The MLP performed best than other models, with an accuracy of 0.886 and 0.903, sensitivity of 0.914 and 0.867, specificity of 0.857 and 0.937, and AUC of 0.957 and 0.908 in the training and validation cohorts, respectively. There was no significant difference compared to the senior radiologist in accuracy (0.903 vs. 0.839, p = 0.988 using chi-squared test). The end-to-end CNN model achieved an accuracy of 0.957 and 0.839, sensitivity of 0.971 and 0.867, specificity of 0.943 and 0.813, and AUC of 0.957 and 0.840 in the training and validation cohorts, respectively, which had no significant difference in validation accuracy compared to the MLP model (p = 0.472) and the senior radiologist (p = 0.470).
We added Figure 5 which includes six cases Grad-Cam++ heatmaps that were obtained from the last convolutional layer in the network. The heatmaps might provide the most important regions that influenced the diagnosis decision. The deep red regions overlapped with the tumor area.
Discussion
Differentiation between PCNSL and glioma is an important but challenging task. The question of “PCNSL” or “glioma” may become “resection or nonsurgical treatment” bypassing the steps of biopsy, histological evaluation, and postsurgical patient recovery. This would undoubtedly help expert neurosurgeons to optimize both patient outcomes and the cost-effectiveness of neurosurgical care (25). In this review, we explored various machine learning and deep learning methods based on radiomic features extracted from CT scans to predict PCNSL and glioma types and compare the performance of different models on 101 patients from five Chinese medical centers. Among all the models, the MLP model performed best, with an accuracy of 0.886 and 0.903, sensitivity of 0.914 and 0.867, specificity of 0.857 and 0.937, and AUC of 0.957 and 0.908 in the training and validation cohorts, respectively, and was significantly higher than the three primary physician's diagnoses (ACCs ranged from 0.710 to 0.742, p < 0.001 for all) and comparable with the senior radiologist (ACC 0.839, p = 0.988). The end-to-end CNN model achieved an AUC of 0.839 and an ACC of 0.840 in the validation cohort, which had no significant difference in accuracy compared to the MLP model (p = 0.472) and the senior radiologist (p = 0.470). The CNN model used raw CT scans as input. Feature extraction and selection were automated and implemented. The coarse localization heatmaps help to give an intuitive understanding of the mechanisms of the model.
Patients with PCNSL and glioma shared many similar clinical symptoms and overlapping imaging characteristics. In our study, the three primary physician's diagnoses results ranged from 0.710 to 0.742 and the experienced radiologist achieved 0.839. The fine-grained features of tumor regions were difficult to identify with the naked eyes.
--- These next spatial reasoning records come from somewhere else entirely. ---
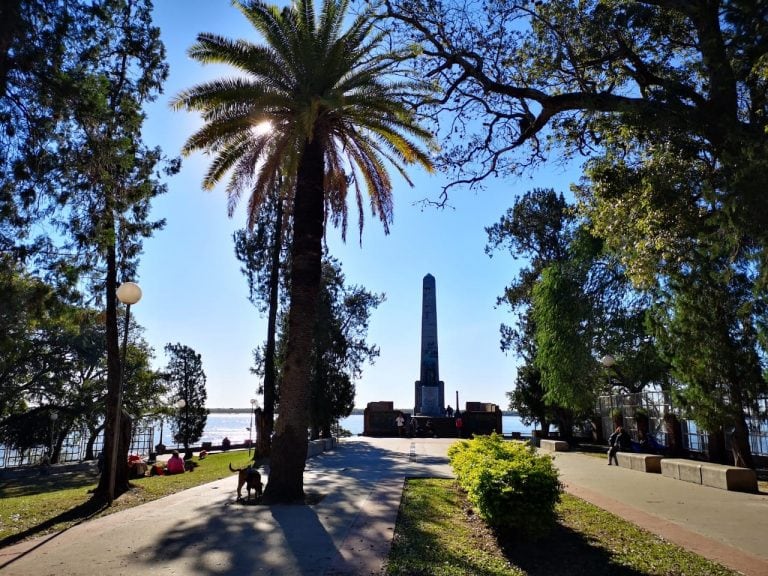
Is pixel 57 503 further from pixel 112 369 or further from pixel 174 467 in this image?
pixel 174 467

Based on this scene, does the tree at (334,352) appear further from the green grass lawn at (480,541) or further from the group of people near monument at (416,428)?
the green grass lawn at (480,541)

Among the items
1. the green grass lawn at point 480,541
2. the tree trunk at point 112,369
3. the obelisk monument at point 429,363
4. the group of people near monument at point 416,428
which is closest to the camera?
the green grass lawn at point 480,541

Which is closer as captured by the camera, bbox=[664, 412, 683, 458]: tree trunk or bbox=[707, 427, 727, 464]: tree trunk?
bbox=[707, 427, 727, 464]: tree trunk

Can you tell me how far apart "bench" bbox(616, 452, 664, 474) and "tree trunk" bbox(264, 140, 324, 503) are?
413 inches

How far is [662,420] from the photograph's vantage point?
70.0 ft

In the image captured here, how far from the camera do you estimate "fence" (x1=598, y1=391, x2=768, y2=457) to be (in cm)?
1622

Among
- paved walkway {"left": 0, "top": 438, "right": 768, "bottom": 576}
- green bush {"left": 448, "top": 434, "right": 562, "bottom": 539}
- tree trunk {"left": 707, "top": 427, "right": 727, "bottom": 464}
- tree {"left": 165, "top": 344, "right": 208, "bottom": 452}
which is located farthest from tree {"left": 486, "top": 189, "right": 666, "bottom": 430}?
tree {"left": 165, "top": 344, "right": 208, "bottom": 452}

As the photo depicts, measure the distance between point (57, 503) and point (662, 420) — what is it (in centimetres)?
1992

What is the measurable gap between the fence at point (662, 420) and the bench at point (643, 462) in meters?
1.51

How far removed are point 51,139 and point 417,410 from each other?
1417 inches

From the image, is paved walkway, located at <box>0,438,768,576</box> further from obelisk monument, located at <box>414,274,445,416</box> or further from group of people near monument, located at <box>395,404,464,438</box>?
obelisk monument, located at <box>414,274,445,416</box>

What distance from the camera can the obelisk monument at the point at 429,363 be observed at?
1624 inches

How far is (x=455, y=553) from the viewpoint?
6883 millimetres

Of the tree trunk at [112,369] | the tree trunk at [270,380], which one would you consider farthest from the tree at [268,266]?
the tree trunk at [112,369]
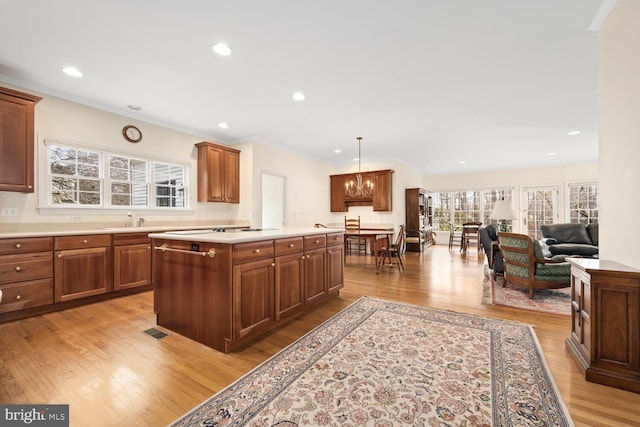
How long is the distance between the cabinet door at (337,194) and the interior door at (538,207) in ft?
19.1

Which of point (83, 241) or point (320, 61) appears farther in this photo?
point (83, 241)

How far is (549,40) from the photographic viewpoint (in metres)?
2.47

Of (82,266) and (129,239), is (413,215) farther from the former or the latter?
(82,266)

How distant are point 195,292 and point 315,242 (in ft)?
4.46

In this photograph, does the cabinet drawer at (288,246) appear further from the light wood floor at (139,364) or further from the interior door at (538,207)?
the interior door at (538,207)

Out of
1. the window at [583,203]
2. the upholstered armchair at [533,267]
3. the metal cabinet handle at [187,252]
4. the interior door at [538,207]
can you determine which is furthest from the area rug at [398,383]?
the window at [583,203]

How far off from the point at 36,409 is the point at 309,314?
210 cm

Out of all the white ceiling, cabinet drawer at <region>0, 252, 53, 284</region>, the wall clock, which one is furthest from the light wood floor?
the white ceiling

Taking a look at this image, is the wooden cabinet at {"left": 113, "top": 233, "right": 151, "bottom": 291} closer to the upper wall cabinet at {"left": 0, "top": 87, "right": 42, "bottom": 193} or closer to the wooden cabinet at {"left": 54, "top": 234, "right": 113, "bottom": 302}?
the wooden cabinet at {"left": 54, "top": 234, "right": 113, "bottom": 302}

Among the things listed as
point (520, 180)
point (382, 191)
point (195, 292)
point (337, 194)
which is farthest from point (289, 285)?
point (520, 180)

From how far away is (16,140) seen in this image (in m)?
3.01

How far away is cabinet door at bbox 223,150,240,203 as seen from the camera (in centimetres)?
533

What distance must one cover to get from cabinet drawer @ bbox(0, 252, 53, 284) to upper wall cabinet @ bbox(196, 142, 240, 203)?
236 cm

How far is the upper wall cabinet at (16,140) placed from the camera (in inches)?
115
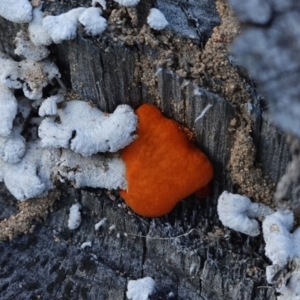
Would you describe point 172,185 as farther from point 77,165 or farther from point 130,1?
point 130,1

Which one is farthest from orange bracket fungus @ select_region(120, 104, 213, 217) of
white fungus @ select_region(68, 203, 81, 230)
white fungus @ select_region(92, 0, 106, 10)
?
white fungus @ select_region(92, 0, 106, 10)

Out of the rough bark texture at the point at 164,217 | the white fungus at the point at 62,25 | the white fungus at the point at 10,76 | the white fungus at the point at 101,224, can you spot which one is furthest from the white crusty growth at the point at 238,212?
the white fungus at the point at 10,76

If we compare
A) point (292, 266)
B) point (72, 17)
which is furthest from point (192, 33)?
point (292, 266)

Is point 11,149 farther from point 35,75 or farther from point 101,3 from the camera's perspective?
point 101,3

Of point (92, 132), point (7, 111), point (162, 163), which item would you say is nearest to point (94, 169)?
point (92, 132)

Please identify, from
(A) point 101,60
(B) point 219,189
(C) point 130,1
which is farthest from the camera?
(B) point 219,189

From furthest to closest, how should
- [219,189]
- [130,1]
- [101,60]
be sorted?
[219,189] → [101,60] → [130,1]

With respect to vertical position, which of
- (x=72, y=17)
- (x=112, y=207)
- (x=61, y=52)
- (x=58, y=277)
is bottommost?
(x=58, y=277)

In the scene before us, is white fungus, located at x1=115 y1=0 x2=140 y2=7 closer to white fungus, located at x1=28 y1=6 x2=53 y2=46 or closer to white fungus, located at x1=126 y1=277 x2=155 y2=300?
white fungus, located at x1=28 y1=6 x2=53 y2=46
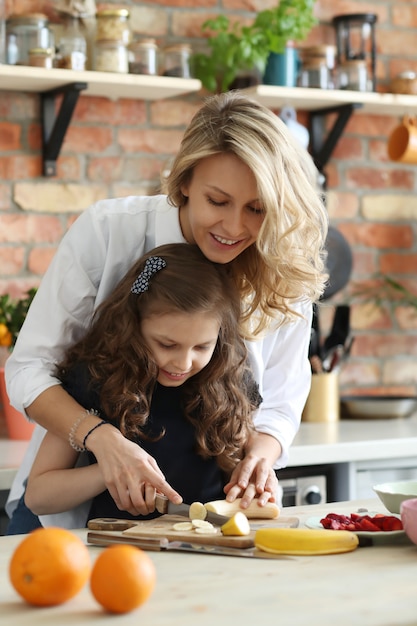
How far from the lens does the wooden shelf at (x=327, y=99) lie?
2.76 metres

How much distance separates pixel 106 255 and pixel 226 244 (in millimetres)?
241

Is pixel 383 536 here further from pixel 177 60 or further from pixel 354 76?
pixel 354 76

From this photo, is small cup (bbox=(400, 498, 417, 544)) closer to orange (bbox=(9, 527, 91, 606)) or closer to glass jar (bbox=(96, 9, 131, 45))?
orange (bbox=(9, 527, 91, 606))

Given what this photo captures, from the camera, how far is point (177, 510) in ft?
4.88

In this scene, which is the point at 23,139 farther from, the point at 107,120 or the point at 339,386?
the point at 339,386

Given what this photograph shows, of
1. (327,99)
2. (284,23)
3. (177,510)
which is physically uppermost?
(284,23)

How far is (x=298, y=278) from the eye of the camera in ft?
5.54

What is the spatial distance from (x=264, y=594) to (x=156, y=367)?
1.88 feet

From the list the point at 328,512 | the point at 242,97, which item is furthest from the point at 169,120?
the point at 328,512

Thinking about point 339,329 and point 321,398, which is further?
point 339,329

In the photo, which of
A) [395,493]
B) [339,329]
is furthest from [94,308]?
[339,329]

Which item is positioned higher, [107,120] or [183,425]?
[107,120]

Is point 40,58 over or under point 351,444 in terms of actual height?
over

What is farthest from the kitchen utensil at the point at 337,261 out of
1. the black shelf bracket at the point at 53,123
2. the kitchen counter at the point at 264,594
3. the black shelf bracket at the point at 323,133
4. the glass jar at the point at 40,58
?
the kitchen counter at the point at 264,594
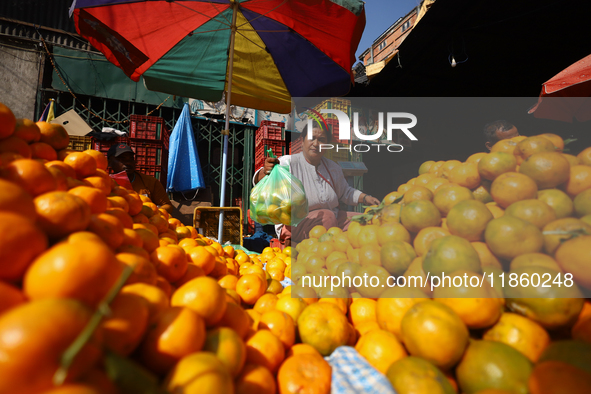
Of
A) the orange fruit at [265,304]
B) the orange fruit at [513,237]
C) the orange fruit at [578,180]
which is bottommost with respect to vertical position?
the orange fruit at [265,304]

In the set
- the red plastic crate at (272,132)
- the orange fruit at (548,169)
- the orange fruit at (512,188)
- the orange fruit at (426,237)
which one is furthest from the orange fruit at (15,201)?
the red plastic crate at (272,132)

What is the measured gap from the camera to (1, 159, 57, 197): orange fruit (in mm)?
996

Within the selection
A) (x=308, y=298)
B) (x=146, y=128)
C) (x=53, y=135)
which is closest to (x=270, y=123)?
(x=146, y=128)

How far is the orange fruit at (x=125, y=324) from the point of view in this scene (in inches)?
26.9

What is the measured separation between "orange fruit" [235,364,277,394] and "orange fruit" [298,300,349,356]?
35 centimetres

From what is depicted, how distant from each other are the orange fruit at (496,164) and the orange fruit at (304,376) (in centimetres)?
128

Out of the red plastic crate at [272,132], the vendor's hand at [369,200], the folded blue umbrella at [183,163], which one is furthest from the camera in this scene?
the red plastic crate at [272,132]

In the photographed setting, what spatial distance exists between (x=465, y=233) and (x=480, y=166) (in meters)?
0.43

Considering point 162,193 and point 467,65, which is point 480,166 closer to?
point 467,65

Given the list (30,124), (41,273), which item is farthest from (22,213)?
(30,124)

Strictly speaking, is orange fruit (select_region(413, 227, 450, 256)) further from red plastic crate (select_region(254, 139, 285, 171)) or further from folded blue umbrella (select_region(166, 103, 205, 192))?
red plastic crate (select_region(254, 139, 285, 171))

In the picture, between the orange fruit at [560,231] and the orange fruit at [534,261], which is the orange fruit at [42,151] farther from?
the orange fruit at [560,231]

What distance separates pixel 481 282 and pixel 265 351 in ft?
3.08

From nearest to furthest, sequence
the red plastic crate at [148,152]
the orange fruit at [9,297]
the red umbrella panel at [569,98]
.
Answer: the orange fruit at [9,297], the red umbrella panel at [569,98], the red plastic crate at [148,152]
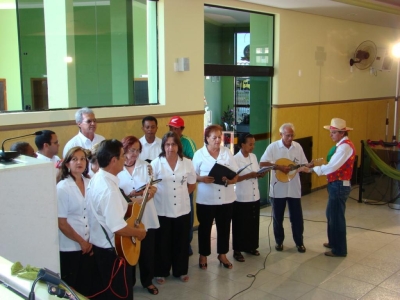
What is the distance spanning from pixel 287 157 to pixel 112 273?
9.39 ft

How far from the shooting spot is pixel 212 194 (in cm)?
471

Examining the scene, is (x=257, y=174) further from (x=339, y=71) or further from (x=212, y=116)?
(x=339, y=71)

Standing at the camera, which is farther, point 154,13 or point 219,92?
point 219,92

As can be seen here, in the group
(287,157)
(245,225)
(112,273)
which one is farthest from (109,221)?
(287,157)

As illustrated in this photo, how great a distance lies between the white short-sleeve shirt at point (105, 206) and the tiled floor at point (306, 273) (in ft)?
4.28

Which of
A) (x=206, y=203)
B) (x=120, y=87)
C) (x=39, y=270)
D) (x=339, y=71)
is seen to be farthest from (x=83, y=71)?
(x=339, y=71)

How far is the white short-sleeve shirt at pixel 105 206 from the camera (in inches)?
120

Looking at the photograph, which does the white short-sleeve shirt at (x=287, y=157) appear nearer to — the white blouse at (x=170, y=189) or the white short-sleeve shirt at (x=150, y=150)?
the white short-sleeve shirt at (x=150, y=150)

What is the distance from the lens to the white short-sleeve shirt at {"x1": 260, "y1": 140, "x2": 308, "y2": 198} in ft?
17.6

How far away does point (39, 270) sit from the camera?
1414 mm

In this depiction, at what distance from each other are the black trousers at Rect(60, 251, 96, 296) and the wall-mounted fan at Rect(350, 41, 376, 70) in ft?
24.7

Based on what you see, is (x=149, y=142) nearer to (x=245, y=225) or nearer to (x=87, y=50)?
(x=87, y=50)

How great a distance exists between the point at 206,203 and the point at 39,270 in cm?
337

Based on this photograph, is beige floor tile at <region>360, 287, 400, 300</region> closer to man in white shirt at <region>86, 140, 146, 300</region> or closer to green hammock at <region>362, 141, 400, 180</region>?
man in white shirt at <region>86, 140, 146, 300</region>
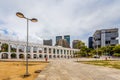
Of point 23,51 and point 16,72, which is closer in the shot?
point 16,72

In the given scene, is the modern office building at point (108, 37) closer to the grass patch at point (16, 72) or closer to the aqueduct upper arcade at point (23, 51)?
the aqueduct upper arcade at point (23, 51)

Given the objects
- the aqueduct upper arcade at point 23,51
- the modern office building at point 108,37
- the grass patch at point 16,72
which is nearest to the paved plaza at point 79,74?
the grass patch at point 16,72

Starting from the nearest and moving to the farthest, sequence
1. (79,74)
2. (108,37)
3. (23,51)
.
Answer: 1. (79,74)
2. (23,51)
3. (108,37)

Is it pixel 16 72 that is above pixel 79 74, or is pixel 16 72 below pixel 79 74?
below

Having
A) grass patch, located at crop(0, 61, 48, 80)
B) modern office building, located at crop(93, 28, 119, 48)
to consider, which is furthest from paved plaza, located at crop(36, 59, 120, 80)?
modern office building, located at crop(93, 28, 119, 48)

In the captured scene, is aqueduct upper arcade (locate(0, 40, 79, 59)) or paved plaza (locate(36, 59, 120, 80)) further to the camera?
aqueduct upper arcade (locate(0, 40, 79, 59))

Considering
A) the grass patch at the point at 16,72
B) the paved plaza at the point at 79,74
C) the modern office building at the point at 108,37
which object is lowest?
the grass patch at the point at 16,72

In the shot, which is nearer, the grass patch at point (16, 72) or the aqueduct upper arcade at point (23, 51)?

The low accuracy indicated the difficulties in identifying the two brain tumors with the gross visual. The studies reported that even using high-resolution MR sequences, visual differentiation of the two tumors was still challenging (26, 27). Radiomics enabled the conversion of original images into high-dimensional feature spaces that allowed an improved performance in PCNSL and glioma. Radiomic ML algorithms performed as well as or better than radiologists in several studies (14, 28, 29). Bathla et al. (17) compared the predictive performance of various ML techniques to differentiate between PCNSL and glioma using a combination of various feature selection and ML algorithms on 94 patients, and several models achieved comparable performance.
The MLP model is a type of feed-forward artificial neural network model that has the input and output layers connected by a hidden layer. It helps to evaluate nonlinear relationships in classification tasks (30) and improve efficiency (31). Yun et al. (16) established an MRI radiomic MLP model to distinguish PCNSL from glioma and found high performance, which was even better than unsupervised convolutional neural networks. In our study, among all of our machine learning methods, the nonlinear classifier SVM ranked first, which indicated that a more complex model was needed for the input features. Therefore, we established an MLP classifier that had the capability of producing a higher level and more abstracted feature selection algorithm and it performed the best.
Convolutional neural network model is an automatic model for differentiating between PCNSL and glioma. It was built on raw CT slices and required no segmentation of tumor region. Training from scratch was usually data hungry, so transfer learning was applied. Natural images shared some underlying features with medical images and the pretrained model helped to improve the convergence rate. The validation results showed that CNN model had no significant difference in accuracy compared to the senior radiologists. According to the heatmaps, the red important regions overlapped with the tumor regions, which showed that the diagnosis decision of CNN mode was based on the tumor rather than background regions. The effectiveness and reasonability have been proved.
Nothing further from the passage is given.